Golf’s greatest comeback story isn’t Ben Hogan anymore. Now it’s Tiger after he stunningly won his fifth Masters. Woods himself believed he was done and said as much two years ago at the Masters champions dinner. Yet there he was last evening, wearing the familiar champion’s green jacket over his equally familiar throwback red mock turtleneck. Do those colors go together? On Tiger, Yes.
The greatest Masters Tournament of our lifetimes isn’t Jack Nicklaus in 1986, not for this generation. Now it’s Tiger Woods in 2019. This is their Nicklaus moment. Sorry, Jack, but the kids today don’t know Jack … Sunday was the kind of day you will tell you kids about, the kind of day you will remember exactly where you were when it happened.
“I remember where I was,” Woods joked. See? What did I just tell you?
The essence of Arnie
From The Milwaukee Journal, 1984:
It was cloudy all day here Thursday. Or was that just Arnold Palmer’s shadow?

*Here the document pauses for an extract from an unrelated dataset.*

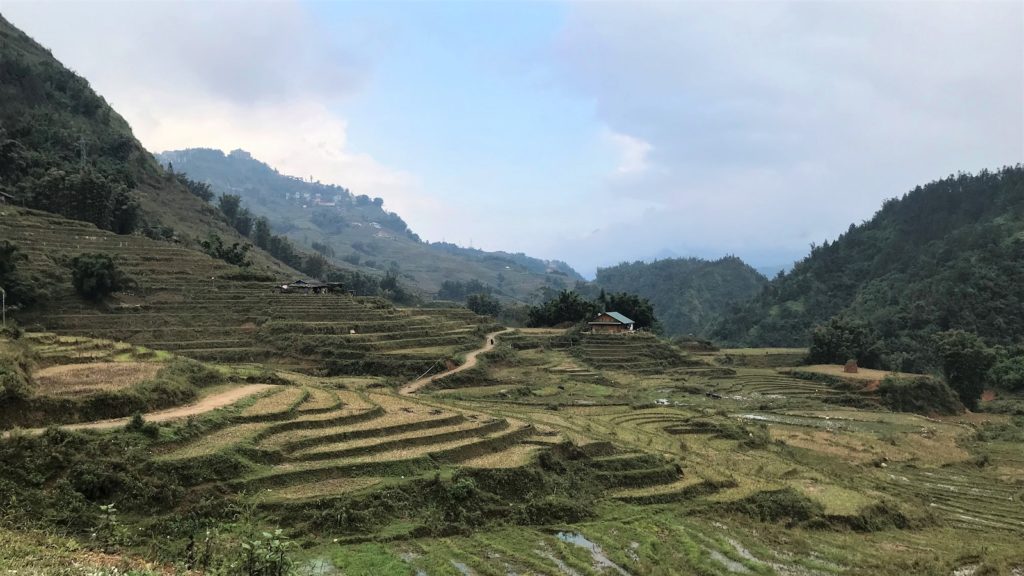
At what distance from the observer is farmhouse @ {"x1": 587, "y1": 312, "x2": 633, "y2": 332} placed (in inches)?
2210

Arnold Palmer? He’s supposed to be out autographing oil cans or playing with old tractors or something. He’s not supposed to shoot 68 in the Masters’ first round and steal the thunder from an actual thunderstorm and a pack of other players who made mighty Augusta National Golf Club look about as tough as Mr. Mike’s Mini Golf just down the street.
Somebody asked Palmer, 53, if he still believed he could win. He hesitated, pursed his lips and said, “Damn right.”
The steely look in Palmer’s eyes when he delivered that line? That’s what I’ll remember from 40 Masters. That, and everything.